• MATERIAL SUPPLIED:
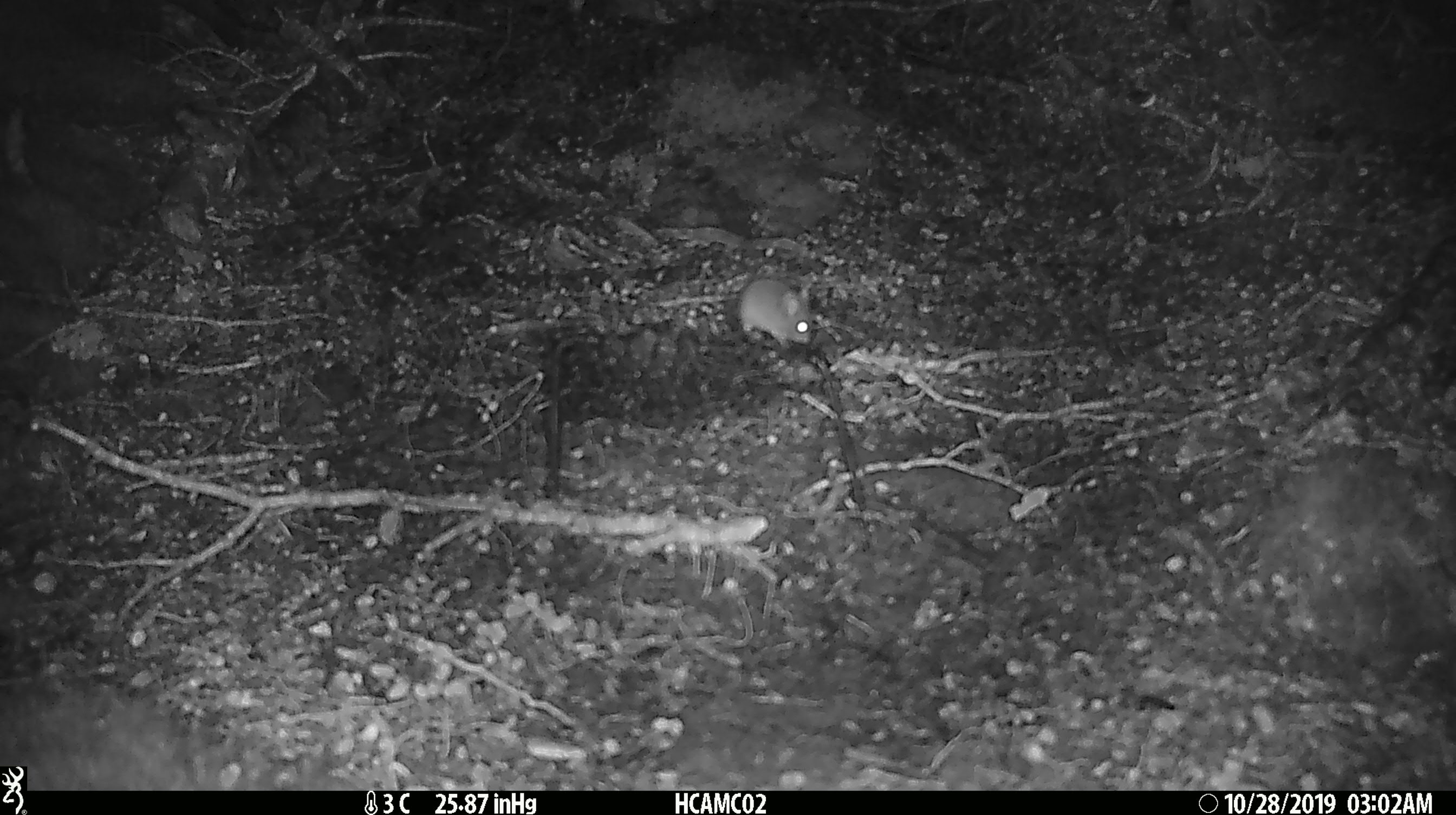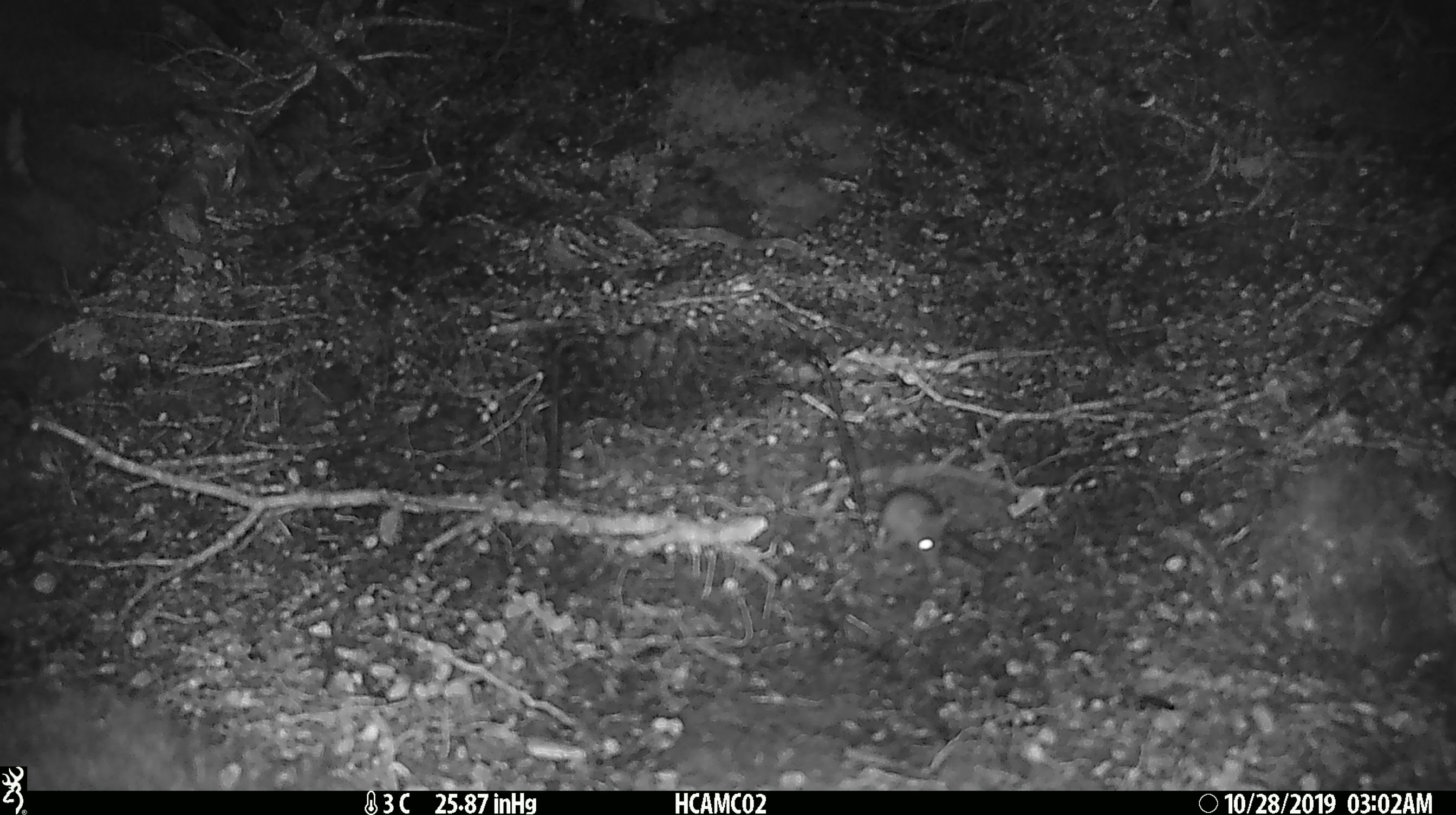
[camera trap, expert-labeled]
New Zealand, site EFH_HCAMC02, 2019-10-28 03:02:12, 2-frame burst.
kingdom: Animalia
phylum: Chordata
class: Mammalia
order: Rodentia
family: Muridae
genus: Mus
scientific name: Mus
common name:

• THE TASK:
Transcribe all lines above exactly, skipping pictures.

• ANSWER TO THIS TASK:
[camera trap, expert-labeled]
New Zealand, site EFH_HCAMC02, 2019-10-28 03:02:12, 2-frame burst.
kingdom: Animalia
phylum: Chordata
class: Mammalia
order: Rodentia
family: Muridae
genus: Mus
scientific name: Mus
common name:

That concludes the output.